Dana Barret: (Sigourney Weaver)

* “DANA:” You know, you don’t act like a scientist.
“VENKMAN:” They’re kind of stiff.
“DANA:” You’re more like a game show host.

Louis Tulley: (Rick Moranis)

* “JANINE MELNITZ:” Do you want some coffee, Mr. Tulley?
“LOUIS:” (as Vince Klortho to Egon) Do I?
“SPENGLER:” Yes, have some.
“LOUIS:” (to Janine) Yes, have some.

* “SPENGLER:” Vince, you said before you were waiting for a sign. What sign are you waiting for?
“VINCE KLORTHO:” Gozer the Traveler.
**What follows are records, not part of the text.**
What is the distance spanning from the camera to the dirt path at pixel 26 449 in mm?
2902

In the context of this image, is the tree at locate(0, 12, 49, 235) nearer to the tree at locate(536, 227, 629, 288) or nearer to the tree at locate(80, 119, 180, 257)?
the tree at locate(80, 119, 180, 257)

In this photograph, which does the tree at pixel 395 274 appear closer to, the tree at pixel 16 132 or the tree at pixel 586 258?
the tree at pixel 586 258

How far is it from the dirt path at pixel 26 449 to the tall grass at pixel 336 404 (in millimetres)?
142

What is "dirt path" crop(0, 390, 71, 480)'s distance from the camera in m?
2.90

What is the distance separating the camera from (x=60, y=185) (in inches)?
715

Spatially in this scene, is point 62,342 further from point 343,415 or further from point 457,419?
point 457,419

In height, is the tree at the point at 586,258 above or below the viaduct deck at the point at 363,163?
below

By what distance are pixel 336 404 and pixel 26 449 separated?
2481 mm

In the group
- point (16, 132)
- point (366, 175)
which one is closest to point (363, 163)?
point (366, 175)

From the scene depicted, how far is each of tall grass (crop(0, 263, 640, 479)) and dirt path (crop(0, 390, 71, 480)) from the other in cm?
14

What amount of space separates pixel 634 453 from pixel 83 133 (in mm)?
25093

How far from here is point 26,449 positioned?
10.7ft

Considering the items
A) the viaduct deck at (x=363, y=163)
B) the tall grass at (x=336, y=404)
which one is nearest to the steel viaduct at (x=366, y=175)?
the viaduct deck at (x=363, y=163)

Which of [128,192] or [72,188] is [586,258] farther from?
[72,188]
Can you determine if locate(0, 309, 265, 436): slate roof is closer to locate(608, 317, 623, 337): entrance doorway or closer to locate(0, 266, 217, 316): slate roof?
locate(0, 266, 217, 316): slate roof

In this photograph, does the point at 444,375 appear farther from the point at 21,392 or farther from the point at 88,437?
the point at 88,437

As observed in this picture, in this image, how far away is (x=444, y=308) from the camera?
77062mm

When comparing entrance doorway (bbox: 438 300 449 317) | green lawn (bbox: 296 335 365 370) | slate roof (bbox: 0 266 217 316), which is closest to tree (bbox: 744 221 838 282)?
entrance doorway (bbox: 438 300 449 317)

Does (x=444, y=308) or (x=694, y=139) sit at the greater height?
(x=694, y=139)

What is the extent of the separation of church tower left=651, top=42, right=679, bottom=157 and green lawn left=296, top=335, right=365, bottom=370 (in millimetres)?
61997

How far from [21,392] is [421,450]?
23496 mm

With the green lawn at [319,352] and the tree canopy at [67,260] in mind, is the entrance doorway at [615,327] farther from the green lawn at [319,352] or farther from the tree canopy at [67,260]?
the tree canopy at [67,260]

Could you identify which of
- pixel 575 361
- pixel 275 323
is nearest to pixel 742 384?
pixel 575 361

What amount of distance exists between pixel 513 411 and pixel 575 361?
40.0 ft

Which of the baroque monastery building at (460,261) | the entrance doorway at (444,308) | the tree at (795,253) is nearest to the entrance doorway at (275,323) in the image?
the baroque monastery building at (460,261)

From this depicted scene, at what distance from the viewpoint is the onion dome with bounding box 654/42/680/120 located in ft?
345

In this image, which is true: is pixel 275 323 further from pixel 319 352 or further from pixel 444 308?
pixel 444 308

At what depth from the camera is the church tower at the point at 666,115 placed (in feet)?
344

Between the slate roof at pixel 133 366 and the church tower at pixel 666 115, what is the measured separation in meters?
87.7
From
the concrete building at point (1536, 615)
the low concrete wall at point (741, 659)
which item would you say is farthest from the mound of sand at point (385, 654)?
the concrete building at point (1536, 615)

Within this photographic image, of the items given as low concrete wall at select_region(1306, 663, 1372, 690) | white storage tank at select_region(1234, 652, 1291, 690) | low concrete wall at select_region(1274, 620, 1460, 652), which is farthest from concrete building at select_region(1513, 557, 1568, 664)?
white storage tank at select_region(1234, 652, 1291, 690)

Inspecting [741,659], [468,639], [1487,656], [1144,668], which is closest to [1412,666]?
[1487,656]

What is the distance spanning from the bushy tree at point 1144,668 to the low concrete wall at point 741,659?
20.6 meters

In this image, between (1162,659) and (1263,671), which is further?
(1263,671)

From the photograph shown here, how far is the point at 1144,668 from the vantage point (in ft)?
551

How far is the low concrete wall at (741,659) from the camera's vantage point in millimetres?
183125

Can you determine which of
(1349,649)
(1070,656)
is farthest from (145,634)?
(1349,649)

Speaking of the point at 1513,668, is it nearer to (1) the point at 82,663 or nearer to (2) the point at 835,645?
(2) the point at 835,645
He will come in one of the pre-chosen forms. During the rectification of the Vuldrini, the traveler came as a large and moving Torg! Then, during the third reconciliation of the last of the McKetrick supplicants, they chose a new form for him: that of a giant Slor! Many Shuvs and Zools knew what it was to be roasted in the depths of the Slor that day, I can tell you!

Winston Zeddmore:

* “JANINE MELNITZ:” Do you believe in UFOs, astral projections, mental telepathy, ESP, clairvoyance, spirit photography, telekinetic movement, full trance mediums, the Loch Ness monster and the theory of Atlantis?
“WINSTON ZEDDMORE:” Ah, if there’s a steady paycheck in it, I’ll believe ANYTHING you say.

* “WINSTON ZEDDMORE:” Ray, when someone asks you if you’re a god, you say YES!!